▶ What is asked:
Continue the article below on the Lipson-Shiu Corporate Type Test, beginning immediately after its final line.

-------- Provided text

Lipson-Shiu Corporate Type Test - The Satirical Corporate Personality Assessment
Discover your true corporate type through this hilariously honest parody test. Categorizing people as Intelligent/Stupid, Lawful/Chaotic, Important/Unimportant, and Good/Evil.
In a world of earnest personality assessments, the Lipson-Shiu Corporate Type Test stands out as a brilliantly satirical take on workplace dynamics. Created by Andrew Lipson and Daniel Shiu, this tongue-in-cheek assessment categorizes corporate personalities along four refreshingly honest axes that capture what really matters in organizational life.
The Birth of Corporate Truth
While traditional personality tests dance around difficult truths with diplomatic language, Lipson-Shiu cuts straight to the chase. The creators recognized that in corporate environments, whether someone is introverted or extraverted matters far less than whether they're competent or incompetent, helpful or harmful.
The Four Brutal Axes
Intelligent vs. Stupid
- Not about IQ, but functional workplace intelligence
- Can they understand instructions?

----------------
-------- Dataset records

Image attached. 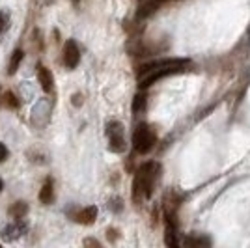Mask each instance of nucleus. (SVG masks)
I'll use <instances>...</instances> for the list:
<instances>
[{"label":"nucleus","instance_id":"10","mask_svg":"<svg viewBox=\"0 0 250 248\" xmlns=\"http://www.w3.org/2000/svg\"><path fill=\"white\" fill-rule=\"evenodd\" d=\"M22 56H24V52L21 49H15L13 54H11V60H10V67H8V73L10 75H15V71L19 69V65L22 62Z\"/></svg>","mask_w":250,"mask_h":248},{"label":"nucleus","instance_id":"1","mask_svg":"<svg viewBox=\"0 0 250 248\" xmlns=\"http://www.w3.org/2000/svg\"><path fill=\"white\" fill-rule=\"evenodd\" d=\"M157 172H159V165L155 163H146L138 168L135 179H133V200L136 204L151 198L153 188H155Z\"/></svg>","mask_w":250,"mask_h":248},{"label":"nucleus","instance_id":"18","mask_svg":"<svg viewBox=\"0 0 250 248\" xmlns=\"http://www.w3.org/2000/svg\"><path fill=\"white\" fill-rule=\"evenodd\" d=\"M2 188H4V183H2V179H0V190H2Z\"/></svg>","mask_w":250,"mask_h":248},{"label":"nucleus","instance_id":"3","mask_svg":"<svg viewBox=\"0 0 250 248\" xmlns=\"http://www.w3.org/2000/svg\"><path fill=\"white\" fill-rule=\"evenodd\" d=\"M190 65V60L187 58H163V60H153L138 65V79L144 77L147 73L157 71V69H165V67H187Z\"/></svg>","mask_w":250,"mask_h":248},{"label":"nucleus","instance_id":"14","mask_svg":"<svg viewBox=\"0 0 250 248\" xmlns=\"http://www.w3.org/2000/svg\"><path fill=\"white\" fill-rule=\"evenodd\" d=\"M8 21H10L8 15H6L4 11H0V36H2V34L6 32V28H8Z\"/></svg>","mask_w":250,"mask_h":248},{"label":"nucleus","instance_id":"16","mask_svg":"<svg viewBox=\"0 0 250 248\" xmlns=\"http://www.w3.org/2000/svg\"><path fill=\"white\" fill-rule=\"evenodd\" d=\"M84 245H86V247H101V243H99V241H95V239H86V241H84Z\"/></svg>","mask_w":250,"mask_h":248},{"label":"nucleus","instance_id":"9","mask_svg":"<svg viewBox=\"0 0 250 248\" xmlns=\"http://www.w3.org/2000/svg\"><path fill=\"white\" fill-rule=\"evenodd\" d=\"M26 213H28V206H26L24 202H15V204L10 207V217L17 218V220H21V218L26 217Z\"/></svg>","mask_w":250,"mask_h":248},{"label":"nucleus","instance_id":"15","mask_svg":"<svg viewBox=\"0 0 250 248\" xmlns=\"http://www.w3.org/2000/svg\"><path fill=\"white\" fill-rule=\"evenodd\" d=\"M8 155H10L8 147H6L4 144H0V163H2V161H6V159H8Z\"/></svg>","mask_w":250,"mask_h":248},{"label":"nucleus","instance_id":"13","mask_svg":"<svg viewBox=\"0 0 250 248\" xmlns=\"http://www.w3.org/2000/svg\"><path fill=\"white\" fill-rule=\"evenodd\" d=\"M2 99H4L6 106H10V108H17V106H19V101H17V97L13 95V92H6Z\"/></svg>","mask_w":250,"mask_h":248},{"label":"nucleus","instance_id":"7","mask_svg":"<svg viewBox=\"0 0 250 248\" xmlns=\"http://www.w3.org/2000/svg\"><path fill=\"white\" fill-rule=\"evenodd\" d=\"M95 218H97V207L95 206L84 207V209H81V211L75 215V220H77L79 224H84V226L94 224Z\"/></svg>","mask_w":250,"mask_h":248},{"label":"nucleus","instance_id":"6","mask_svg":"<svg viewBox=\"0 0 250 248\" xmlns=\"http://www.w3.org/2000/svg\"><path fill=\"white\" fill-rule=\"evenodd\" d=\"M38 81H40V84H42L43 92L45 93H51L52 88H54V79H52L51 71L45 67V65H38Z\"/></svg>","mask_w":250,"mask_h":248},{"label":"nucleus","instance_id":"5","mask_svg":"<svg viewBox=\"0 0 250 248\" xmlns=\"http://www.w3.org/2000/svg\"><path fill=\"white\" fill-rule=\"evenodd\" d=\"M63 65L67 67V69H75L77 65H79V60H81V51H79V47H77V43L75 40H67L65 45H63Z\"/></svg>","mask_w":250,"mask_h":248},{"label":"nucleus","instance_id":"11","mask_svg":"<svg viewBox=\"0 0 250 248\" xmlns=\"http://www.w3.org/2000/svg\"><path fill=\"white\" fill-rule=\"evenodd\" d=\"M183 243L187 247H209L211 245V241L208 237H198V235H188V237H185Z\"/></svg>","mask_w":250,"mask_h":248},{"label":"nucleus","instance_id":"19","mask_svg":"<svg viewBox=\"0 0 250 248\" xmlns=\"http://www.w3.org/2000/svg\"><path fill=\"white\" fill-rule=\"evenodd\" d=\"M73 4H79V0H73Z\"/></svg>","mask_w":250,"mask_h":248},{"label":"nucleus","instance_id":"17","mask_svg":"<svg viewBox=\"0 0 250 248\" xmlns=\"http://www.w3.org/2000/svg\"><path fill=\"white\" fill-rule=\"evenodd\" d=\"M73 104L75 106H81L83 104V95L81 93H75L73 95Z\"/></svg>","mask_w":250,"mask_h":248},{"label":"nucleus","instance_id":"8","mask_svg":"<svg viewBox=\"0 0 250 248\" xmlns=\"http://www.w3.org/2000/svg\"><path fill=\"white\" fill-rule=\"evenodd\" d=\"M54 200V188H52V179H45L42 190H40V202L43 206H49Z\"/></svg>","mask_w":250,"mask_h":248},{"label":"nucleus","instance_id":"12","mask_svg":"<svg viewBox=\"0 0 250 248\" xmlns=\"http://www.w3.org/2000/svg\"><path fill=\"white\" fill-rule=\"evenodd\" d=\"M146 108V95L144 93H136L135 101H133V112L138 114Z\"/></svg>","mask_w":250,"mask_h":248},{"label":"nucleus","instance_id":"4","mask_svg":"<svg viewBox=\"0 0 250 248\" xmlns=\"http://www.w3.org/2000/svg\"><path fill=\"white\" fill-rule=\"evenodd\" d=\"M106 136H108V149L114 153L125 151V135L124 125L120 122H108L106 124Z\"/></svg>","mask_w":250,"mask_h":248},{"label":"nucleus","instance_id":"2","mask_svg":"<svg viewBox=\"0 0 250 248\" xmlns=\"http://www.w3.org/2000/svg\"><path fill=\"white\" fill-rule=\"evenodd\" d=\"M155 142H157V135L149 125L147 124L136 125L135 133H133V147H135L136 153H140V155L149 153L153 149Z\"/></svg>","mask_w":250,"mask_h":248}]
</instances>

----------------

▶ Exercise answer:
- Do they solve problems or create them?
- Will they grasp the obvious?
Lawful vs. Chaotic
- Do they follow rules and procedures?
- Can they work within systems?
- Are they predictable or wildly erratic?
- Will they respect organizational structure?
Important vs. Unimportant
- Their actual influence in the organization
- Do decisions flow through them?
- Are they in the loop or out of it?
- Does their absence matter?
Good vs. Evil
- Basic moral orientation in workplace
- Do they help or harm others?
- Are they constructive or destructive?
- Can they be trusted?
The 16 Corporate Types
The Leadership Tier
ILIG - Archangel The ideal leader: intelligent, lawful, important, and good. Unfortunately, the test notes, "none have yet been found." If you get this result, you're probably lying or delusional.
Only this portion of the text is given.